What you will do: Copy out, word for word, the records from the line containing "Within this scene, does" through the line containing "1926 millimetres", including both of those lines.

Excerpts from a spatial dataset
========================================================================
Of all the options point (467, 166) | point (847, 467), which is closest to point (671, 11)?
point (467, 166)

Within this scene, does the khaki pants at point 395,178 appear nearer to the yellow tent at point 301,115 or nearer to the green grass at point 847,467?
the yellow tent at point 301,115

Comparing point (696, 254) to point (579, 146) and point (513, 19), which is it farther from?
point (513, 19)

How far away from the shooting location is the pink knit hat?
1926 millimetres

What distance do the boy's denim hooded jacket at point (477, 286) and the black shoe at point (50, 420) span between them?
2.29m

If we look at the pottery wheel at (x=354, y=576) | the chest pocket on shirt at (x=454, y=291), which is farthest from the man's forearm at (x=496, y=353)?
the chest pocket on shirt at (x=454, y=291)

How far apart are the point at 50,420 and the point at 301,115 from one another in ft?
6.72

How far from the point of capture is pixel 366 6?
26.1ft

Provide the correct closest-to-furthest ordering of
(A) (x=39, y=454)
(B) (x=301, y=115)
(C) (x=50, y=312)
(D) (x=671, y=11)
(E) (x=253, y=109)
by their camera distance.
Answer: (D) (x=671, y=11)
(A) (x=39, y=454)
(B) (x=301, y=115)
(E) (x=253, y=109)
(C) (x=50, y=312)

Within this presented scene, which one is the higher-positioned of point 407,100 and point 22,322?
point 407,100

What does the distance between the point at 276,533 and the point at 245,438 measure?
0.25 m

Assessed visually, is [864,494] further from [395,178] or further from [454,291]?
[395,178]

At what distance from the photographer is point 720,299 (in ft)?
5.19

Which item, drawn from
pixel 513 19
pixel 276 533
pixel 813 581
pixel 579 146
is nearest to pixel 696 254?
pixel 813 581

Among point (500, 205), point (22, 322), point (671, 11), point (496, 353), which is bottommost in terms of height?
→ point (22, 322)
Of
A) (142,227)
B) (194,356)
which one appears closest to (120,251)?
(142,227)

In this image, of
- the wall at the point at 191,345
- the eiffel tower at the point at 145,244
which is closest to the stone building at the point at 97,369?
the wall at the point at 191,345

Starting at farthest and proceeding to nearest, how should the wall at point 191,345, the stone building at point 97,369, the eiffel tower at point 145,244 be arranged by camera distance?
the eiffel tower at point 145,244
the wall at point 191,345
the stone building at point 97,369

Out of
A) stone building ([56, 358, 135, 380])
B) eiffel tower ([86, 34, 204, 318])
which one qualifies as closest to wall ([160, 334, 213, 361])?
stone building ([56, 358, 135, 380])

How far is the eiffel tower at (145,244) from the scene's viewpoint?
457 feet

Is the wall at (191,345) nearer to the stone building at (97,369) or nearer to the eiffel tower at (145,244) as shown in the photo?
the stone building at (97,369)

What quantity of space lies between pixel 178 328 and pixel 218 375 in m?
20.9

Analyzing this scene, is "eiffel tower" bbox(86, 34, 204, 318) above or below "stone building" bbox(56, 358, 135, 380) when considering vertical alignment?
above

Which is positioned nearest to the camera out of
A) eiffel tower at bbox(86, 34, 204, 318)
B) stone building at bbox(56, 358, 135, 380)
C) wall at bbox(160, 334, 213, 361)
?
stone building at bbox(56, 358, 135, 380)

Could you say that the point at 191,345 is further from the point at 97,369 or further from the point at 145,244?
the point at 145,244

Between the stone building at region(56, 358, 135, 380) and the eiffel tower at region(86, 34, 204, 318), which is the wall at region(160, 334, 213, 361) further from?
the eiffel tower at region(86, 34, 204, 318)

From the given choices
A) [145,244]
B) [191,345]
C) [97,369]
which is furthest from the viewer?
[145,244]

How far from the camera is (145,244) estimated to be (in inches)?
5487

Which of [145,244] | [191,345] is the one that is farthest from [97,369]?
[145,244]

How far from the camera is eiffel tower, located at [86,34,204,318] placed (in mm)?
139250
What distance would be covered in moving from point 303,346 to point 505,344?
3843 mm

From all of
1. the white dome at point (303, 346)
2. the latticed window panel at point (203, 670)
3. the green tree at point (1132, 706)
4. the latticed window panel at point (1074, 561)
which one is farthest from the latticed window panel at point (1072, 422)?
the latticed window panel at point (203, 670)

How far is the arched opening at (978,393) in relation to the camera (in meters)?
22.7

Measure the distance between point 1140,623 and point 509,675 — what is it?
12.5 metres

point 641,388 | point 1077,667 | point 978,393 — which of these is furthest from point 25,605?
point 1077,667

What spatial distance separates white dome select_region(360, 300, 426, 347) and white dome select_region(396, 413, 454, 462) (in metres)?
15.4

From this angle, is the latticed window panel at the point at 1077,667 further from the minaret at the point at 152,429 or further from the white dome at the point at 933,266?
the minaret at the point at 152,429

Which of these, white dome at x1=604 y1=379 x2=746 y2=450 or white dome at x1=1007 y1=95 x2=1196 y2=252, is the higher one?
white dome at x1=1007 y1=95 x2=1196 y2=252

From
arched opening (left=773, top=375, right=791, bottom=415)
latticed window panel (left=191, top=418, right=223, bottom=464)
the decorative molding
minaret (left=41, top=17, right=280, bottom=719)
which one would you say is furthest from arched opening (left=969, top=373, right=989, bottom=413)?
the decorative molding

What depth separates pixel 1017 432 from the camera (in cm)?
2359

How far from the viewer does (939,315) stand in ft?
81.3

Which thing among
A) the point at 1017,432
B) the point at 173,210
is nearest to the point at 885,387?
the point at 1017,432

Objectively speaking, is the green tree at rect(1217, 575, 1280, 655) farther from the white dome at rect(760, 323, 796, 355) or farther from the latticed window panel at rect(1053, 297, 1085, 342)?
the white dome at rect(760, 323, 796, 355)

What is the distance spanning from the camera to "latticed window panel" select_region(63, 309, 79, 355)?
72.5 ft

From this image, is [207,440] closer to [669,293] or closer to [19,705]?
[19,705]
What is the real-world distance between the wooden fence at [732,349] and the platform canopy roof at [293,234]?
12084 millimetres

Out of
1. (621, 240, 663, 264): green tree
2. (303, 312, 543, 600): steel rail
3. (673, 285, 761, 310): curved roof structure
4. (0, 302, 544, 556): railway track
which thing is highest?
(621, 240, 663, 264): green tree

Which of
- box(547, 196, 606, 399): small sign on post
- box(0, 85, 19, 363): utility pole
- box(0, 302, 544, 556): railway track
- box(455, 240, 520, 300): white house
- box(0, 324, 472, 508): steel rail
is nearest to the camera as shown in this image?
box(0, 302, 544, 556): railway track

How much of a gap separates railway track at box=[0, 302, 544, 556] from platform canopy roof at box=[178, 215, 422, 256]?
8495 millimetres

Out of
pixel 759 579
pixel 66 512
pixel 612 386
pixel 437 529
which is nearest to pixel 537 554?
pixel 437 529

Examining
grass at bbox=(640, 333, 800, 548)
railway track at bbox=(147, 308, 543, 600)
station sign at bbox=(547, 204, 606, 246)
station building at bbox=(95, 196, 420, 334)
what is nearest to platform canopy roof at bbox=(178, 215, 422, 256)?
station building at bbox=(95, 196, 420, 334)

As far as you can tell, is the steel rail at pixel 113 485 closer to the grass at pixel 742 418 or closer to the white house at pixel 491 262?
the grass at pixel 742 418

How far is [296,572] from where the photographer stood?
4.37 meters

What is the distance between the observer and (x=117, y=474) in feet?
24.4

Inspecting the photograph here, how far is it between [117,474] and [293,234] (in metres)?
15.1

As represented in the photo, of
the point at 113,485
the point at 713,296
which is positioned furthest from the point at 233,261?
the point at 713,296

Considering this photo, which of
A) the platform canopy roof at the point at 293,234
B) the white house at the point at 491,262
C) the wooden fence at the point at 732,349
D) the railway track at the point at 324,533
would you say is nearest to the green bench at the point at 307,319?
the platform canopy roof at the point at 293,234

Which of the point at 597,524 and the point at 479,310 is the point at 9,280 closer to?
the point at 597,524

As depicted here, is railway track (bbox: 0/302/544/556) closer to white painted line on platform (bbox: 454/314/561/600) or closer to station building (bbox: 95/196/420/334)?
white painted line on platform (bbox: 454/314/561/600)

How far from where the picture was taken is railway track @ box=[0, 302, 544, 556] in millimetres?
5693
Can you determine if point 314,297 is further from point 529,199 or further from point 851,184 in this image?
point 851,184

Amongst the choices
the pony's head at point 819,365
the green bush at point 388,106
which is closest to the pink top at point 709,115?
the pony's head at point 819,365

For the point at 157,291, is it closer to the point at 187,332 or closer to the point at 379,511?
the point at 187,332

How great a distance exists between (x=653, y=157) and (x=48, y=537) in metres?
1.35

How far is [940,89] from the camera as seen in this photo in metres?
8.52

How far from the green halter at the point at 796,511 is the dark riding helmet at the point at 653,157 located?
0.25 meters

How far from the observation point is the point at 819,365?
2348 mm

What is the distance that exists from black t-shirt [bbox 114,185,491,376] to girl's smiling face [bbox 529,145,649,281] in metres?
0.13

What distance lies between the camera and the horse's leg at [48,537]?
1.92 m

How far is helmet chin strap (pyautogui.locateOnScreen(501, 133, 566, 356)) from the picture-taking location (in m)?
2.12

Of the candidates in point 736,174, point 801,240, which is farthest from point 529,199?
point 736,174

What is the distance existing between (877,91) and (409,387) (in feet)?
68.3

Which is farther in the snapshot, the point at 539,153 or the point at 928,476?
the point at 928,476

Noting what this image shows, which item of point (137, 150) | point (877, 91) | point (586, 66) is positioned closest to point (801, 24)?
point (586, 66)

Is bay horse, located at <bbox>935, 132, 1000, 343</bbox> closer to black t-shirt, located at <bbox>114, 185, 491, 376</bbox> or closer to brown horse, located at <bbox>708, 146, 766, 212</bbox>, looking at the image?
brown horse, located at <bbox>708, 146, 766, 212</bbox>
========================================================================
Output:
Within this scene, does the khaki pants at point 395,178 appear nearer to the yellow tent at point 301,115 or nearer to the green grass at point 847,467?
the yellow tent at point 301,115

Comparing point (696, 254) to point (579, 146) and point (513, 19), which is it farther from?
point (513, 19)

How far away from the shooting location is the pink knit hat?
1926 millimetres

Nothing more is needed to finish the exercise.